Epoxy Pots

It is our mission to make Ragnarok the most awesome sailing vessel in the whole united world of east TN to infinity and beyond.  So we tackled a project on our to-do list: potting the handrails.  Lemme break down what this means….

The top of our hull is a fiberglass/balsa wood/fiberglass sandwich (I think I may have previously covered this design, but I’ll go over it again for sanity’s sake).  Any fixture that is attached to the hull is done so by secured screws,bolts,fixtures what have you that were well sealed when originally installed.  However our boat is 30 years old, and what was once well sealed, may be letting water into the core.  Since this is the basis of what has caused our “soft spot” of rotted balsa wood in need of a major repair, Erik decided to prevent any more rotting shenanigans by “potting” fastening points.  We create pots by removing the original fixture, drilling out a hole much larger, filling with rot-proof epoxy, then re-drilling the hole through the new epoxy pot.  This way in the future if the seal does start leaking again it will not come in contact with balsa wood which means no more rotting soft spots!

I was excited to see how this project would turn out since it is similar to the task we will take on when we do the deck core repair. We started on the starboard handrail (the port side is where the soft spot is, and it goes under both handrails).  We popped of the wooden caps that once sealed the screws so well and screwed out the screws to remove the handrail.  Then Erik went through with his large drill bit and started to drill out the holes.

◆ GIVEN ENTRIES:

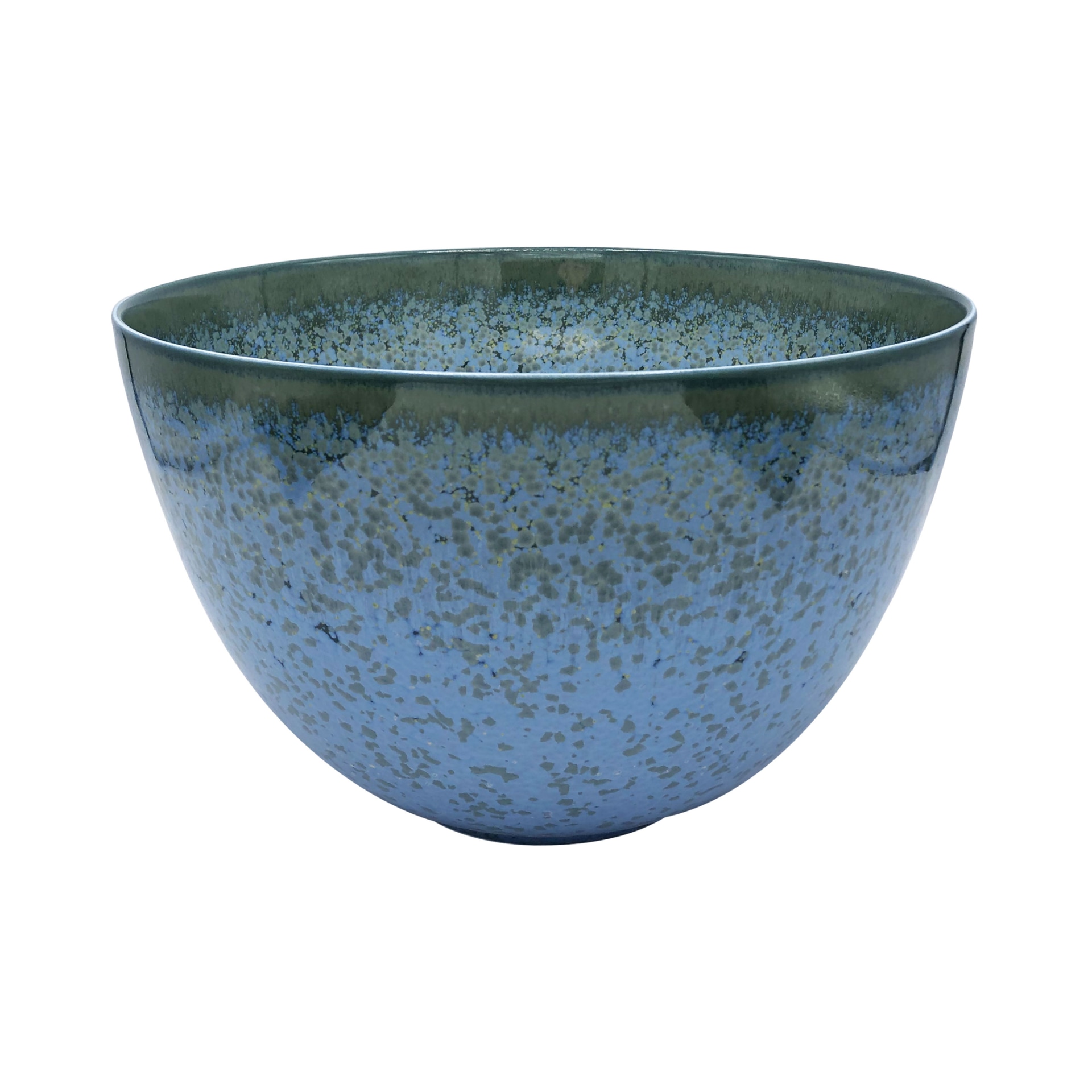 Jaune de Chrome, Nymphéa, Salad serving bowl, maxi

---

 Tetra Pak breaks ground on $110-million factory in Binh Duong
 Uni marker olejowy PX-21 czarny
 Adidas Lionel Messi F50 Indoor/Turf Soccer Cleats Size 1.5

* * *

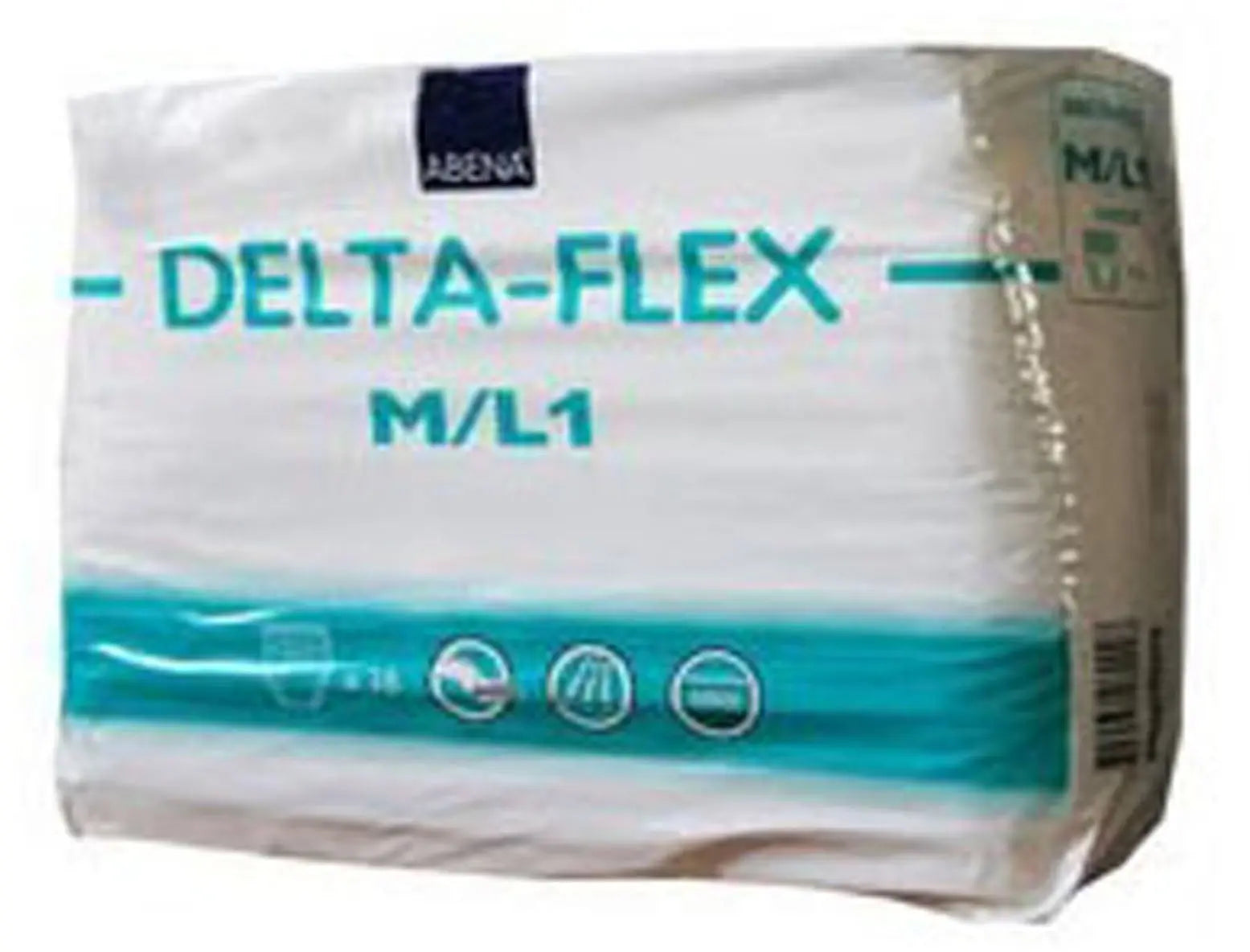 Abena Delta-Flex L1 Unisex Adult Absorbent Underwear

◆ ASSIGNED TASK 1: According to the epoxy pots post, what is the top of the boat's hull made of?
◆ ASSIGNED TASK 2: Quote the epoxy pots post between "I was excited" and "out the holes.", inclusive.
◆ ASSIGNED TASK 3: Using the epoxy pots post, explain why fastening points on the hull are being potted.
The data above is separate from the epoxy pots post.

◆ TASK RESPONSE 1: A fiberglass/balsa wood/fiberglass sandwich.

◆ TASK RESPONSE 2:
I was excited to see how this project would turn out since it is similar to the task we will take on when we do the deck core repair. We started on the starboard handrail (the port side is where the soft spot is, and it goes under both handrails).  We popped of the wooden caps that once sealed the screws so well and screwed out the screws to remove the handrail.  Then Erik went through with his large drill bit and started to drill out the holes.

◆ TASK RESPONSE 3: The boat is 30 years old, so fixtures that were once well sealed may now be letting water into the balsa core, which caused the rotted soft spot. With rot-proof epoxy filling a wider hole around each fastener, any future leak will not reach the balsa wood, so no new rotting soft spots will form.